Genome-wide association studies of autoimmune disease have cataloged many, many gene variants, the significance of which has often proved elusive. Which gene variants are incidental, or neutral, and which are causative? And how might the causative variants actually bring harm?

Questions such as these have been hard to answer because most DNA variants do not occur in protein-encoding genes. Instead, most variants lurk in noncoding regions of DNA. Here, variants such as single nucleotide polymorphisms (SNPs) readily defy explication. They might be stranded in stretches of “junk” DNA, or they might occupy strategic positions, influencing patterns of gene expression.

Innocuous variants could be distinguished from potentially harmful variants if only they could be situated on a kind of map. In fact, such a map has been drawn by scientists from the University of California, San Francisco (UCSF), the Broad Institute, and Yale School of Medicine. These scientists assert that their map can pinpoint the complex genetic origins for numerous autoimmune diseases.

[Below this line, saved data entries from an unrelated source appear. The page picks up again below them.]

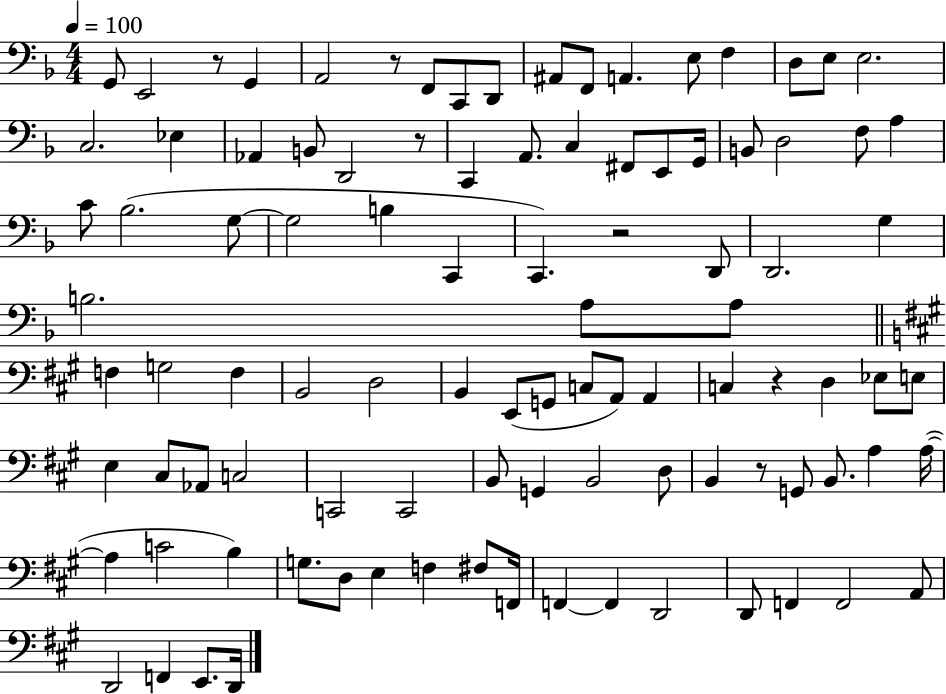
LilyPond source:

{
  \clef bass
  \numericTimeSignature
  \time 4/4
  \key f \major
  \tempo 4 = 100
  \repeat volta 2 { g,8 e,2 r8 g,4 | a,2 r8 f,8 c,8 d,8 | ais,8 f,8 a,4. e8 f4 | d8 e8 e2. | \break c2. ees4 | aes,4 b,8 d,2 r8 | c,4 a,8. c4 fis,8 e,8 g,16 | b,8 d2 f8 a4 | \break c'8 bes2.( g8~~ | g2 b4 c,4 | c,4.) r2 d,8 | d,2. g4 | \break b2. a8 a8 | \bar "||" \break \key a \major f4 g2 f4 | b,2 d2 | b,4 e,8( g,8 c8 a,8) a,4 | c4 r4 d4 ees8 e8 | \break e4 cis8 aes,8 c2 | c,2 c,2 | b,8 g,4 b,2 d8 | b,4 r8 g,8 b,8. a4 a16~(~ | \break a4 c'2 b4) | g8. d8 e4 f4 fis8 f,16 | f,4~~ f,4 d,2 | d,8 f,4 f,2 a,8 | \break d,2 f,4 e,8. d,16 | } \bar "|."
}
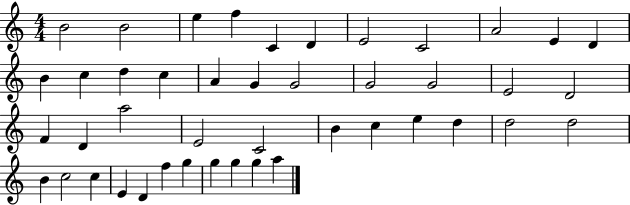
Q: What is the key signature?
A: C major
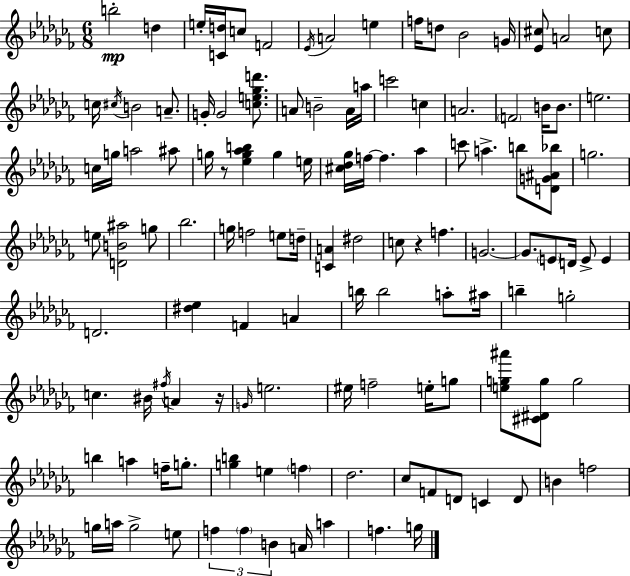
{
  \clef treble
  \numericTimeSignature
  \time 6/8
  \key aes \minor
  b''2-.\mp d''4 | e''16-. <c' d''>16 c''8 f'2 | \acciaccatura { ees'16 } a'2 e''4 | f''16 d''8 bes'2 | \break g'16 <ees' cis''>8 a'2 c''8 | c''16 \acciaccatura { cis''16 } b'2 a'8.-- | g'16-. g'2 <c'' e'' ges'' d'''>8. | a'8 b'2-- | \break a'16 a''16 c'''2 c''4 | a'2. | \parenthesize f'2 b'16 b'8. | e''2. | \break c''16 g''16 a''2 | ais''8 g''16 r8 <ees'' g'' aes'' b''>4 g''4 | e''16 <cis'' des'' ges''>16 f''16~~ f''4. aes''4 | c'''8 a''4.-> b''8 | \break <d' g' ais' bes''>8 g''2. | e''8 <d' b' ais''>2 | g''8 bes''2. | g''16 f''2 e''8 | \break d''16-- <c' a'>4 dis''2 | c''8 r4 f''4. | g'2.~~ | g'8. \parenthesize e'8 d'16 e'8-> e'4 | \break d'2. | <dis'' ees''>4 f'4 a'4 | b''16 b''2 a''8-. | ais''16 b''4-- g''2-. | \break c''4. bis'16 \acciaccatura { fis''16 } a'4 | r16 \grace { g'16 } e''2. | eis''16 f''2-- | e''16-. g''8 <e'' g'' ais'''>8 <cis' dis' g''>8 g''2 | \break b''4 a''4 | f''16-- g''8.-. <g'' b''>4 e''4 | \parenthesize f''4 des''2. | ces''8 f'8 d'8 c'4 | \break d'8 b'4 f''2 | g''16 a''16 g''2-> | e''8 \tuplet 3/2 { f''4 \parenthesize f''4 | b'4 } a'16 a''4 f''4. | \break g''16 \bar "|."
}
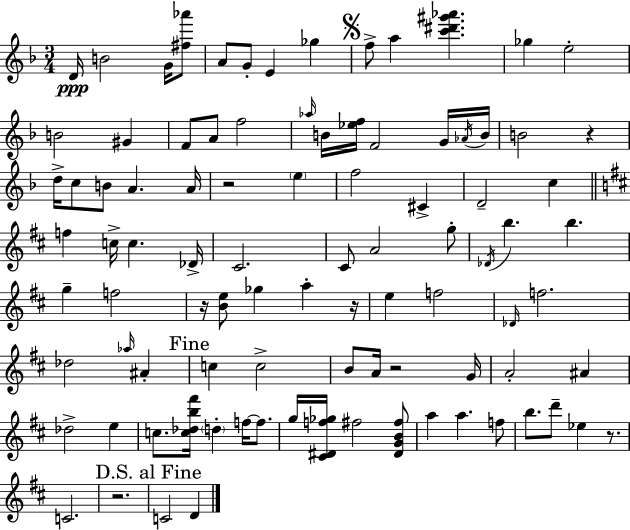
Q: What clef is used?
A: treble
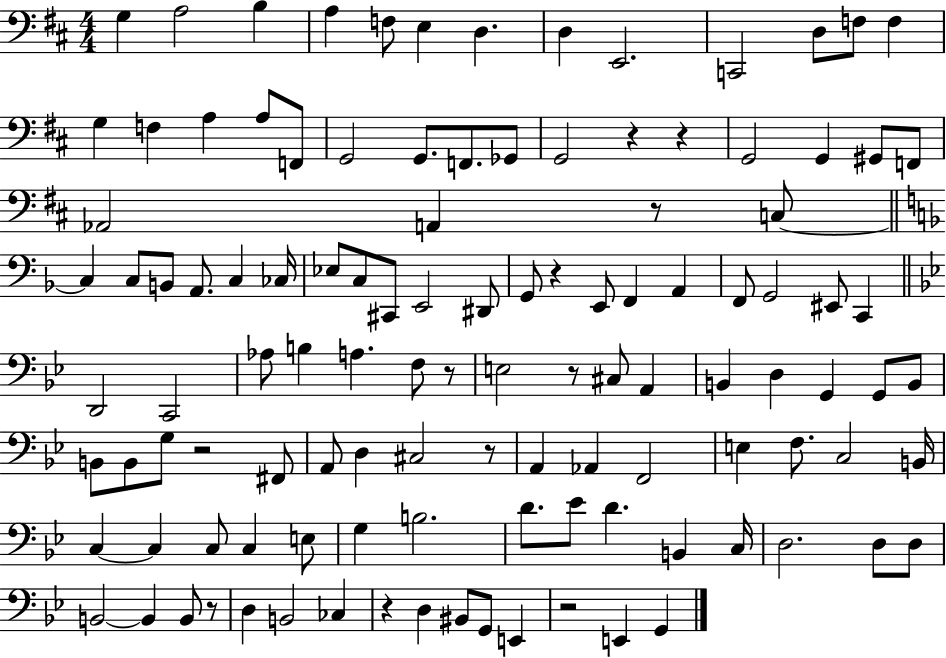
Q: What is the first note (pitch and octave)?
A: G3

The scientists started with a wealth of data from 39 genome-wide association studies. Then the scientists sifted through this data, which consisted of the genetic loci underlying 21 autoimmune diseases, with a new mathematical tool, a “fine-mapping algorithm.” It allowed them to generate predictions of which variants might be causal.

Details of this work appeared October 29 in Nature, in an article entitled, “Genetic and epigenetic fine mapping of causal autoimmune disease variants.”

“We integrated [causal variant] predictions with transcription and cis-regulatory element annotations, derived by mapping RNA and chromatin in primary immune cells, including resting and stimulated CD4+ T-cell subsets, regulatory T cells, CD8+ T cells, B cells, and monocytes,” wrote the authors. “We find that 90% of causal variants are noncoding, with 60% mapping to immune-cell enhancers, many of which gain histone acetylation and transcribe enhancer-associated RNA upon immune stimulation.”

In other words, the scientists found that most of the key DNA changes associated with autoimmune diseases occur in functional bits of DNA known as enhancers, regulatory sequences that can bind with proteins called transcription factors to enhance the expression of remotely located genes. Most of the enhancers identified in the Nature study did not correspond to DNA sequence motifs previously thought to be essential to enhancers, and had not previously been seen as having any functional role.

“Compared to mutations that disrupt transcription factor motifs, alterations to noncanonical determinants may produce subtle but pivotal alterations to the immune response, without reaching a level of disruption that would result in strong negative selection,” the authors speculated. “Systematic integration of fine-mapped genetic and epigenetic data implies a nuanced complexity to disease variant function that will continue to push the limits of experimental and computational approaches.”

“Once again, research is revealing new meaning in the world of DNA once thought of as junk—short, seemingly random DNA sequences that in fact serve meaningful roles in human physiology,” said Alex Marson, M.D., Ph.D., UCSF Sandler Faculty Fellow and the corresponding author for the study.

Among other revelations, the new study strongly links the cause of multiple sclerosis (MS) to the immune system, not to genetic variants associated with the nervous system. According co-senior author David A. Hafler, M.D., professor of neurology and immunobiology and chair of the Department of Neurology at Yale, the study’s results provide definitive evidence that MS is an autoimmune disease, and that the immune system plays the primary role.

“This is highly consistent with the new MS treatments that work on the immune system, suggesting that we finally have a good handle as to the underlying causes of MS,” said Dr. Hafler.

The study also indicates it is possible to associate specific genetic variants with cell circuits that control gene activity and alter the physiology of specific immune cell types. This ability, notes Dr. Marson, could enable medical researchers to more precisely target therapeutic interventions in autoimmune diseases in order to dampen aberrantly fired-up immune responses.

In his UCSF lab, Dr. Marson intends to probe more deeply how these newly identified DNA variants in enhancers affect cells, and how their disease-causing effects might be mitigated by DNA manipulations carried out using gene editing technologies such as CRISPR.